A couple suspects their nanny of abusing their child. Private investigator L.E. “Jack” Driscoll says he’ll check it out with hidden cameras. Or maybe a company is having a problem with industrial espionage or a law firm needs debugging. Mr. Driscoll is on the case.
Private investigators, armored cars and other stealth services employ 40,000 Texans four times the number employed in advertising agencies around the state. Businesses such as Mr. Driscoll’s contribute more jobs to the Texas economy than makers of cowboy boots.
These investigations companies come to mind as the thunderous economy of last year is quieting down. Some large industries that undergirded the state in past months are now contributing to it in moderation.
The Asian economic turmoil is reducing orders of high-tech electronics, manufactured goods, computers and related products, as well as petrochemicals. Depressed oil prices have cut profits for the majority of oil-related businesses in the state.
That’s where Mr. Driscoll comes in. His livelihood reminds us that the Texas economy has diversified beyond Big Oil and high-technology. His business is one of thousands on which the economy depends for most of the state’s nearly 9 million jobs and $600 billion in output.
Granted, these ordinary and sometimes offbeat businesses won’t single-handedly save the economy from a bust. They are dwarfed, for example, by the 1.5 million workers in retail and 600,000 in business services.
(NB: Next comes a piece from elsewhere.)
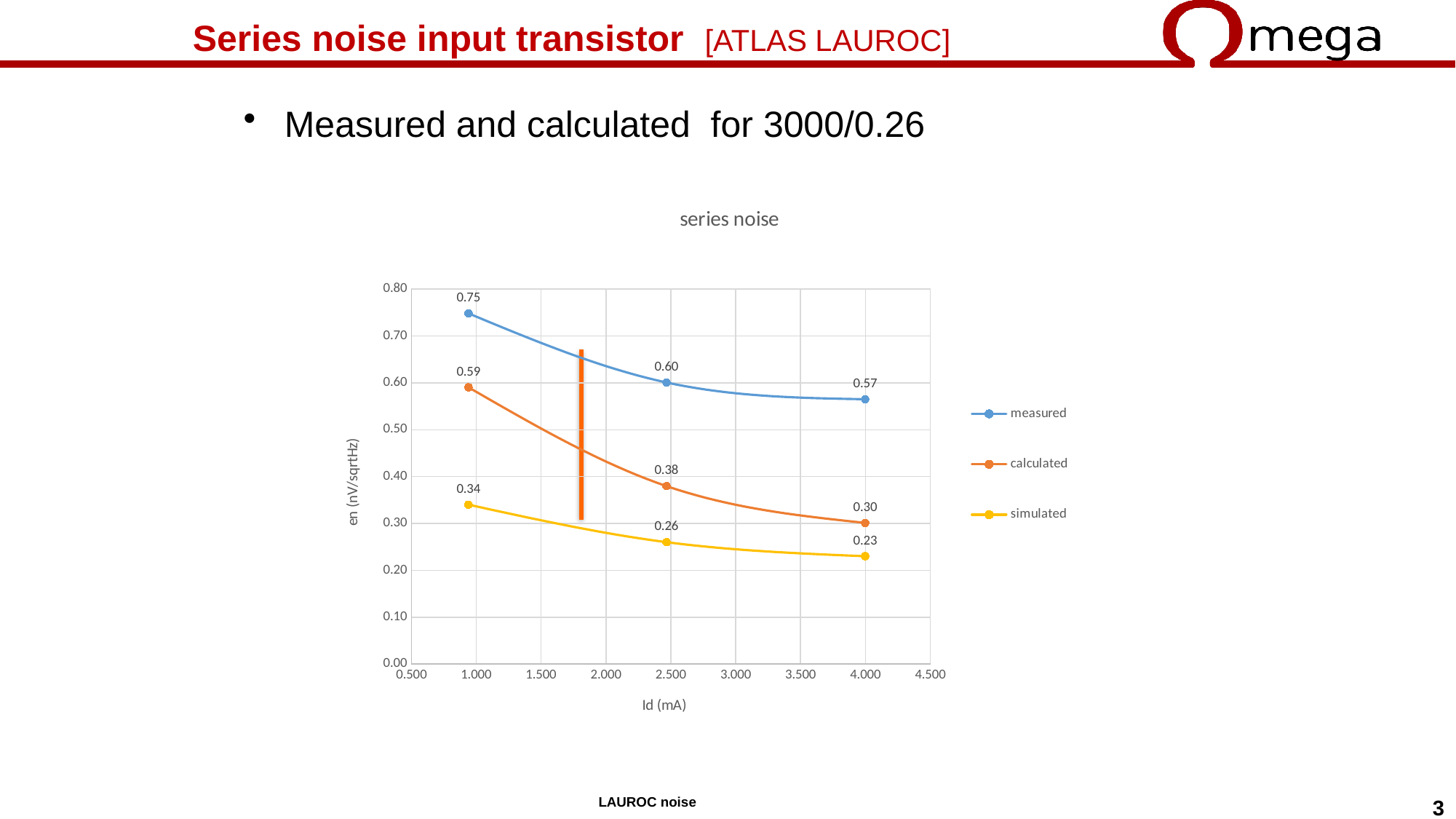
What kind of chart is shown on the slide? line chart Which series has the lowest value at the rightmost data point? simulated What is the difference between the measured and calculated values at the leftmost data point? 0.16 What is the value of the middle point of the simulated series? 0.26 Do the values of the calculated series rise or fall as Id increases? fall What is the value of the leftmost point of the measured series? 0.75 What is the value of the rightmost point of the calculated series? 0.30 Which is larger at the middle data point: the measured value or the simulated value? measured Which series has the highest value at the leftmost data point? measured What is the title of the chart? series noise How many series does the chart legend list? 3 How many data points are plotted for the measured series? 3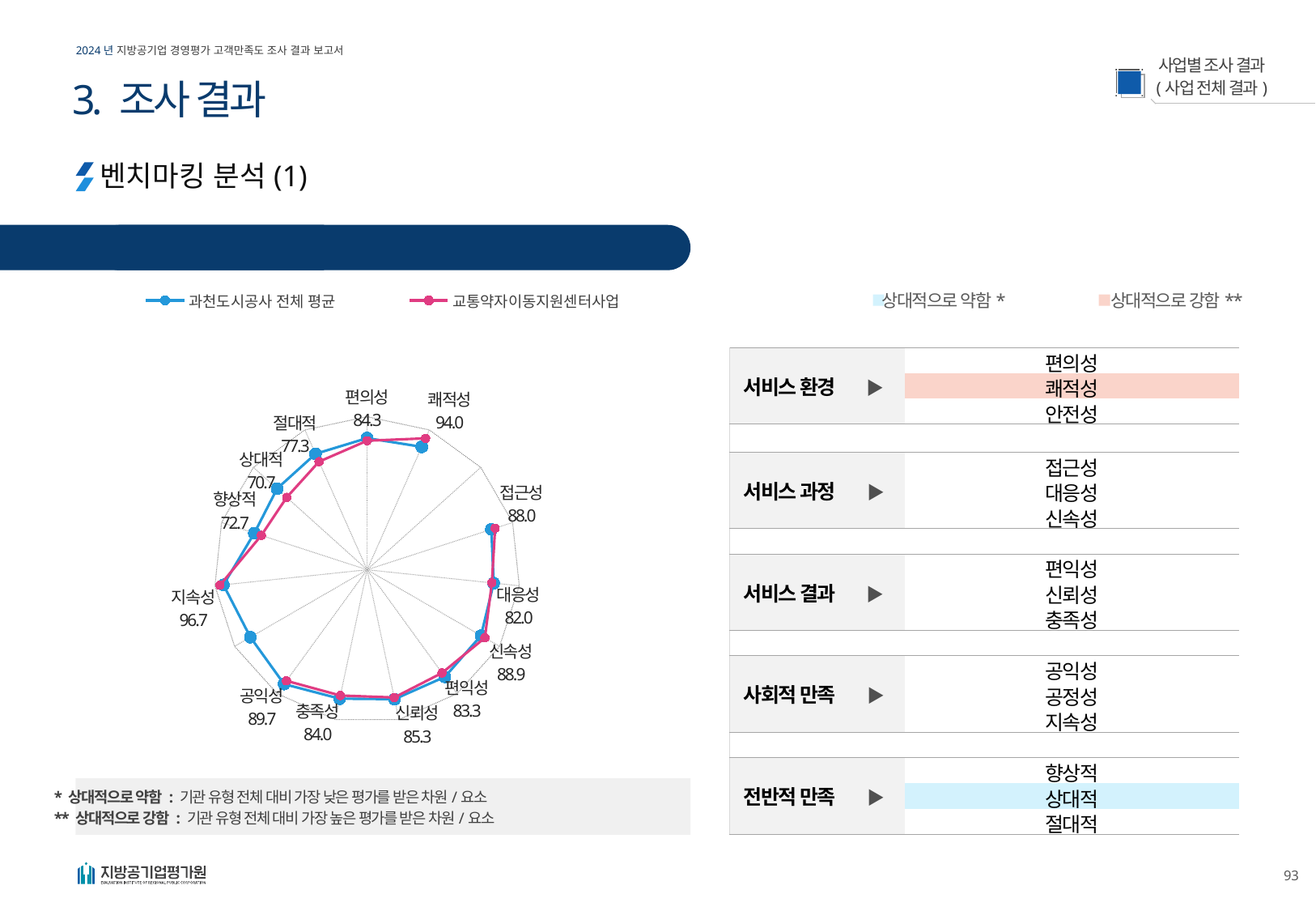
What is the difference between the printed values for 쾌적성 and 편의성? 9.7 What value is printed for 신뢰성 on the radar chart? 85.3 What value is printed for 쾌적성 on the radar chart? 94.0 Which has the larger printed value, 접근성 or 대응성? 접근성 What value is printed for 상대적 on the radar chart? 70.7 Which category has the lowest printed value on the radar chart? 상대적 Which category has the highest printed value on the radar chart? 지속성 What kind of chart is shown on the slide? radar chart How many series does the chart legend list? 2 What value is printed for 지속성 on the radar chart? 96.7 What are the two series names shown in the chart legend? 과천도시공사 전체 평균, 교통약자이동지원센터사업 How many categories (axes) does the radar chart have? 15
But private investigators, East Texas loggers, leather crafters, exotic animal farmers and workers in hundreds of other vocations that most residents rarely consider also provide output and employment in a state fixated on microchips and petroleum.
Mr. Driscoll’s connection to big business is that he may be asked to unearth spies in Richardson’s Telecom Corridor or investigate workers seeking oil field employment. For these businesses, information is currency.
Electronic sweeps of offices for bugging devices are a routine part of his M.O. as a P.I., said Mr., Driscoll, branch manager and chief investigator for the Dallas office of Kimmons Investigative Services, Inc. “Industrial sabotage, industrial espionage is a very big thing.”
In addition, “there’s information-gathering, background checks for purposes of employment, finding people who have left in less than good circumstances or left a corporation and took documents,” Mr. Driscoll said.
“Then you get down to your down-to-earth surveillance where a spouse wants another spouse tailed,” he added. “One’s alleging the other is doing or not doing something they’re supposed to be doing.”
Domestic engagements occupy many of Mr. Driscoll’s working hours. He often installs ‘nanny cams,’ or hidden cameras that are surveillance video devices that surreptitiously watch nannies supervising their charges.
Farther away from Dallas, staple operations of the Texas economy lie amid the grassy savannahs and mesquite flats near the Edwards Plateau in southwest Texas. They are ranches, but not the type where longhorns roam.
These ranches are home to exotic Sri Lankan antelope and North African deer, part of a burgeoning $100 million exotic animals industry that supplies venison and other unusual low-cholesterol meats craved by body-conscious Americans.
Of course, cooks can also whip up Texas-style chicken-friend antelope.
“You can grill antelope or bake it or fry it,” said Dan Whiteley, foreman of the Heart of the Lone Star Ranch in Eden. “Our primary purpose is for meat production. We sell to a wholesaler, and he, in turn, distributes it to the restaurants.
“It’s a fairly young industry, but it is on the rise. It’s just an alternative to beef. We’ve been in operation for about six years, and before that it was sheep and goats. It’s just something new and challenging.”
The 2,300-acre ranch raises such livestock as the African eland, the largest of the antelope species, and the scimitar-horned oryx, an endangered species in its native region of northern Africa that is doing just fine in southwest Texas.
Exotic animals can be found in 194 of the state’s 254 counties on 637 ranches with nearly 200,000 gazelles, goats, llamas, sheep, buffalo, zebras, deer and antelope, according to the Texas Comptroller of Public Accounts.
State researchers point to other unusual businesses — logging operations in East Texas, envelope makers, potato chip plants, mattress factories, plastic bag makers and a budding industry in South Texas in which people make Easter eggs filled with confetti. None of these businesses alone would save the Texas economy from ruin, but taken together, that’s a lot of venison and potato chips to swallow.
“It’s a little bit different,” Mr. Whiteley said of his business. “There’s quite a few people that think that’s all there is in Texas, ranches and cowboys.”
And oil and high-tech, too. But there’s so much more.